Ariel Sharon, the former Israeli defense minister, leaned toward the courtroom microphone and spoke in low tones: "In war you have sometimes civilian casualties. I don't know of almost any war you don't have civilian casualties."

In his second day of testimony here in the $50 million libel suit he has brought against Time magazine, Sharon talked about how the French had "carpet-bombed" their own population in the D-Day landings and how British fliers in World War II had shelled a schoolhouse near Copenhagen, killing 100 children, as the planes tried to hit German field headquarters.

"Wars are terrible things," Sharon, now the minister of industry and commerce, told a federal jury. "I participated in all the wars from Israel and believe me, I know the horrors."

Sharon has charged Time with committing a "blood libel against the Jewish people" in a February 1983 article that suggested he had inspired Lebanese Christian Phalangist militiamen, allies of Israel, to massacre more than 700 civilians in two Palestinian refugee camps in Beirut in 1982.

Apparently trying to dispel a reputation for ruthlessness among his adversaries in Israel and in western media accounts, Sharon portrayed himself as a general who had endured the agonies of war only for the sake of a higher goal of peace.

Recalling the Suez battlefield scene in the October 1973 war, Sharon said: "Looking around there I saw something that I had never seen in my life, the most terrible scene, hundreds of our soldiers lying dead together with hundreds of Egyptian soldiers, many times bodies mixed together. . . .

"Maybe that symbolizes what happened later because as a result of that crossing of the Suez canal . . . that brought later that historic day when the late president Anwar Sadat arrived to Israel."

But there were also flashes of Sharon's combative style in his testimony today -- for instance, the sudden rise of anger as he rebuked Time for an article it had written when he led Israeli forces in a raid against the West Bank Palestinian village of Kibyia more than 30 years ago.
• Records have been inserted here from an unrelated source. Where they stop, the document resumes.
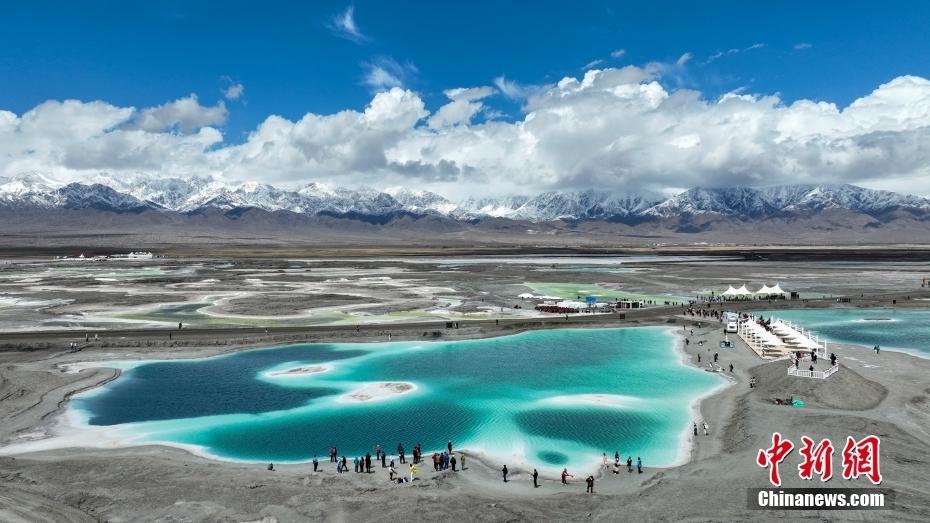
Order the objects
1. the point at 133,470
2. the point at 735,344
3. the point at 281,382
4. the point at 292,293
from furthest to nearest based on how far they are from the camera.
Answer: the point at 292,293, the point at 735,344, the point at 281,382, the point at 133,470

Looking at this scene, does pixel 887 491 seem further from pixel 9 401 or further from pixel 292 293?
pixel 292 293

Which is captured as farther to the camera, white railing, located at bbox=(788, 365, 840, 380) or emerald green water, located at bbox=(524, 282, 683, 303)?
emerald green water, located at bbox=(524, 282, 683, 303)

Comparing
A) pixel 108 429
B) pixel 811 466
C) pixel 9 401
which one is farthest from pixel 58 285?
pixel 811 466

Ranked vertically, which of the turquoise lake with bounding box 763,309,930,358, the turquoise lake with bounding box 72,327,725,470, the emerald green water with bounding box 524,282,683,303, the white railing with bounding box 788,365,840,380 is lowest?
the turquoise lake with bounding box 72,327,725,470

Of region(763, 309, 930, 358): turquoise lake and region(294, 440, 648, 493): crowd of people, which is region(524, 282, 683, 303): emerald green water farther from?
region(294, 440, 648, 493): crowd of people
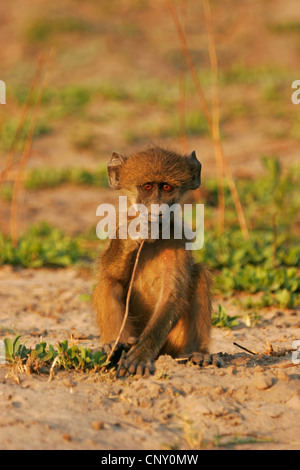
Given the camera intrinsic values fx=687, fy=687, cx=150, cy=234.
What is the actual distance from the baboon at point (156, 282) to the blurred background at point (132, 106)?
111 centimetres

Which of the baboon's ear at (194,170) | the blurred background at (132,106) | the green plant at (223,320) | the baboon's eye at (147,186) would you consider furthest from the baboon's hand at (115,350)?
the blurred background at (132,106)

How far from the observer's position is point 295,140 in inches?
531

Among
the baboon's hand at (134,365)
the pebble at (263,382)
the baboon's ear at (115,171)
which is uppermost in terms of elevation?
the baboon's ear at (115,171)

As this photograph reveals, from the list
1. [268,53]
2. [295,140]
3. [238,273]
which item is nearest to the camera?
[238,273]

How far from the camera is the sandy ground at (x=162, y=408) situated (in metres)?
3.38

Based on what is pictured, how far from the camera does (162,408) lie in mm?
3723

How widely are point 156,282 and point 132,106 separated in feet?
36.0

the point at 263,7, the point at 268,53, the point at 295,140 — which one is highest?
the point at 263,7

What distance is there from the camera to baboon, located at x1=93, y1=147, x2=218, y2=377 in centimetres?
447

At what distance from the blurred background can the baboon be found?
1.11 m

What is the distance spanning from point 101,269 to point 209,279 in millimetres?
750
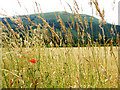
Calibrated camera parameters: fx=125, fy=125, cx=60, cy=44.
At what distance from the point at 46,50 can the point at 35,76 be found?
0.45 meters

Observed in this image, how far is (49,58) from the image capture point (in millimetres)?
1585

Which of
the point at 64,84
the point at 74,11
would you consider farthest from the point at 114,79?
the point at 74,11

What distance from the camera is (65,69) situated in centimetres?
137

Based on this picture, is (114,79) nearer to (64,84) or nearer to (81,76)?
(81,76)

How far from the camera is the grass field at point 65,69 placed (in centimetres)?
120

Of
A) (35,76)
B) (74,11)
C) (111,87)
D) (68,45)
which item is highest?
(74,11)

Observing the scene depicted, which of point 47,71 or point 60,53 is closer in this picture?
point 47,71

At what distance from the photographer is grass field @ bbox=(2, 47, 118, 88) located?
3.95ft

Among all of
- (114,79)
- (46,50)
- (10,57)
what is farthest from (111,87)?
(10,57)

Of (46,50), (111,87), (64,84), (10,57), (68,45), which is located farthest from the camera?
(46,50)

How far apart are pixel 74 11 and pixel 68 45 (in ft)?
1.31

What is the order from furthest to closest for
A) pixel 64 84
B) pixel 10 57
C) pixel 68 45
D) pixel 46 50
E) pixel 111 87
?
pixel 46 50
pixel 10 57
pixel 68 45
pixel 64 84
pixel 111 87

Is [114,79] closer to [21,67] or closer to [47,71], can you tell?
[47,71]

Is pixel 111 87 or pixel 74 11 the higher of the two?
pixel 74 11
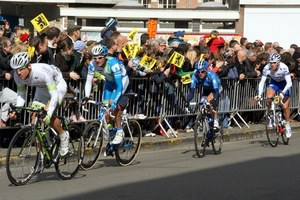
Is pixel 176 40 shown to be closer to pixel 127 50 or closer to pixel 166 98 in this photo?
pixel 166 98

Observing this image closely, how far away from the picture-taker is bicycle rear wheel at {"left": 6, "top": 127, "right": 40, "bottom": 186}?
35.1ft

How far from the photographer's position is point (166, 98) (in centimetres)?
1725

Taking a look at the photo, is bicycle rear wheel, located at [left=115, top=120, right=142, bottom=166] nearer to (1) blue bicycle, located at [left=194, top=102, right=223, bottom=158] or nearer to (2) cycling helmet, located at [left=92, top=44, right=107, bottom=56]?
(2) cycling helmet, located at [left=92, top=44, right=107, bottom=56]

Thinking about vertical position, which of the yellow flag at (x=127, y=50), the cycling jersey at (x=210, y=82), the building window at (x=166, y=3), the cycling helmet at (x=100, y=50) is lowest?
the cycling jersey at (x=210, y=82)

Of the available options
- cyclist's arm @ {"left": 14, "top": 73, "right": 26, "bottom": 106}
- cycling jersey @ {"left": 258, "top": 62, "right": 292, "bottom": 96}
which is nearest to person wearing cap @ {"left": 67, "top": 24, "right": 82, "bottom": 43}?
cycling jersey @ {"left": 258, "top": 62, "right": 292, "bottom": 96}

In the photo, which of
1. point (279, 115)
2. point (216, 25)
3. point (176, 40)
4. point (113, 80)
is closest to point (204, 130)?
point (279, 115)

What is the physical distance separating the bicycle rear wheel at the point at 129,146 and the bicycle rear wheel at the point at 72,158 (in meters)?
1.11

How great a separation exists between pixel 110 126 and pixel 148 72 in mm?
3537

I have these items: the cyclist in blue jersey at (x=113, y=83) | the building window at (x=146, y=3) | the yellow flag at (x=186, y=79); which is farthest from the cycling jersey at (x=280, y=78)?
the building window at (x=146, y=3)

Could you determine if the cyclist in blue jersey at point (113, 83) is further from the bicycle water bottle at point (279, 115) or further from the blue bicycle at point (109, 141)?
the bicycle water bottle at point (279, 115)

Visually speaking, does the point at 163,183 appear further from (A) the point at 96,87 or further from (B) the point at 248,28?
(B) the point at 248,28

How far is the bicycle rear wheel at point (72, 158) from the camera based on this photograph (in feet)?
38.1

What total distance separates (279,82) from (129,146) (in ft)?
18.0

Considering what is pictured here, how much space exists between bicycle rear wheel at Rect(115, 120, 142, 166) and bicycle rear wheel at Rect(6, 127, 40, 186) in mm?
2202
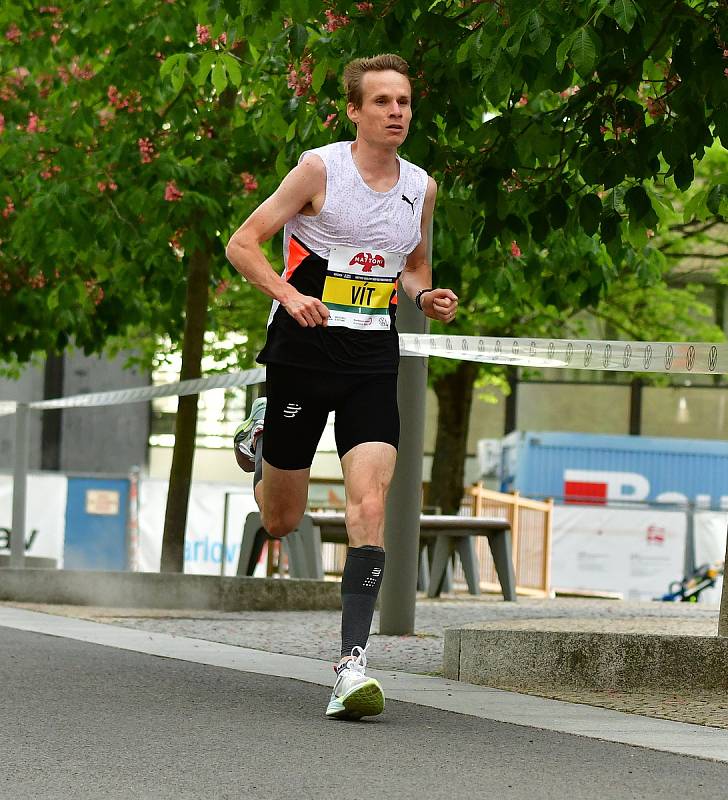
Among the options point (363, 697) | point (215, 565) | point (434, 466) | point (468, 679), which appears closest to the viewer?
point (363, 697)

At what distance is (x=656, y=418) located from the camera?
1512 inches

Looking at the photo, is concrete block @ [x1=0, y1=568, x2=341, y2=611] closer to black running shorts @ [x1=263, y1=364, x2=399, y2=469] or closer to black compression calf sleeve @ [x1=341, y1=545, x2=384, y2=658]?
black running shorts @ [x1=263, y1=364, x2=399, y2=469]

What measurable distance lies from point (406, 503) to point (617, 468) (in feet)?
73.0

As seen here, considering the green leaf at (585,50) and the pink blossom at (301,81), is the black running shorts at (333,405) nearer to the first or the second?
the green leaf at (585,50)

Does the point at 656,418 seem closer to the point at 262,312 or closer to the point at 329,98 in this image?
the point at 262,312

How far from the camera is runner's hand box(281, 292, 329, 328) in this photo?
5.08 metres

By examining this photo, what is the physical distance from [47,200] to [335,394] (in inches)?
300

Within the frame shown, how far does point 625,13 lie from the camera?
5.27 metres

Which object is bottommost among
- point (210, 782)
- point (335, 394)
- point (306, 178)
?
point (210, 782)

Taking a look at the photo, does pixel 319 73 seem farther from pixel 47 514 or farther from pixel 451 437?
pixel 451 437

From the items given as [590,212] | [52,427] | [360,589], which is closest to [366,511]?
[360,589]

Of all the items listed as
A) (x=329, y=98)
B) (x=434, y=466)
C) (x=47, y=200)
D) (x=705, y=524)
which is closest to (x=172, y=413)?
(x=434, y=466)

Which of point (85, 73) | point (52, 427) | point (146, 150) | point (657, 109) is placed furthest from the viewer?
point (52, 427)

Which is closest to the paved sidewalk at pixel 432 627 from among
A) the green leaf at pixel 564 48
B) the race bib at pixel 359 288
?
the race bib at pixel 359 288
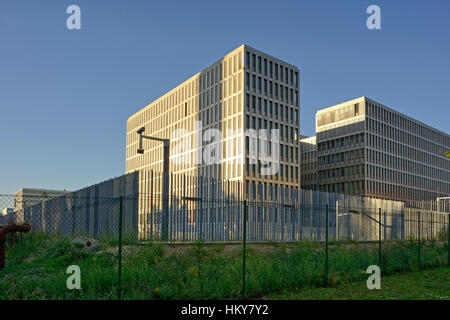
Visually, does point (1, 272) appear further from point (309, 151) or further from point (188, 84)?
point (309, 151)

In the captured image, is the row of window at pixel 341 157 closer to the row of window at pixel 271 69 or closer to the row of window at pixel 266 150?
the row of window at pixel 266 150

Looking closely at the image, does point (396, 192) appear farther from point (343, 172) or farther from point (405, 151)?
point (343, 172)

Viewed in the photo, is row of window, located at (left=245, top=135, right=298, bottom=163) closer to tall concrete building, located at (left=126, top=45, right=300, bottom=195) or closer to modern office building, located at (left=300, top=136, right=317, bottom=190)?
tall concrete building, located at (left=126, top=45, right=300, bottom=195)

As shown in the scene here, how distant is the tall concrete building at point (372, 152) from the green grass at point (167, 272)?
210ft

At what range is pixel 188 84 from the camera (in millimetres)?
75688

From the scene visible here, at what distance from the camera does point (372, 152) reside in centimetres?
8062

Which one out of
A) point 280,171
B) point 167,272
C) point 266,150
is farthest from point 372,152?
point 167,272

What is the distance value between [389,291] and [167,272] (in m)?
5.72

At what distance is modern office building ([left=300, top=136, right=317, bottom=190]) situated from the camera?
89.3 m

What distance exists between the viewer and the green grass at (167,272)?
10078 mm

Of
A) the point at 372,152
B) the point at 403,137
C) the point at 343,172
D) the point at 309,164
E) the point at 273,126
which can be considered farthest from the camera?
the point at 309,164

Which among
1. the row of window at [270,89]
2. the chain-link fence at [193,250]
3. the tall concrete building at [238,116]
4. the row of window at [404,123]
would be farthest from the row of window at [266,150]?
the chain-link fence at [193,250]

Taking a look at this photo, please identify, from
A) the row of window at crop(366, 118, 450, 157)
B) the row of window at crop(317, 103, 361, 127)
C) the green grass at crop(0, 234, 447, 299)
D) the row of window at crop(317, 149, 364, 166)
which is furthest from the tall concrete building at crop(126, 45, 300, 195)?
the green grass at crop(0, 234, 447, 299)
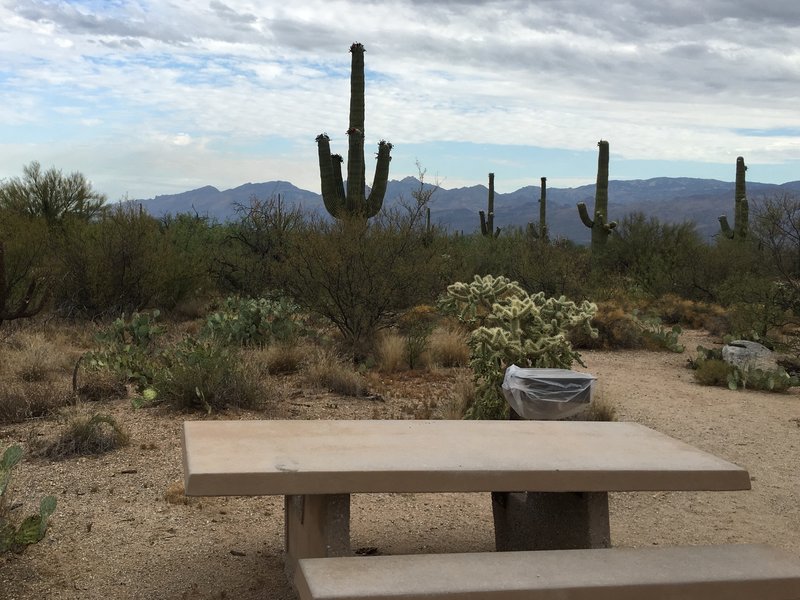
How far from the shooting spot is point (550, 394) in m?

U.S. District Court Judge Abraham D. Sofaer said the article was irrelevant to the trial and accused Sharon and his lawyer, Milton S. Gould, of dragging it into the proceedings to buttress their claims that the magazine has an anti-Semitic bias. Sofaer reminded them that he had specifically foreclosed that intention as a germane issue in this case.

"I can begin to see now in this case that I can't trust you," the judge told Sharon and Gould.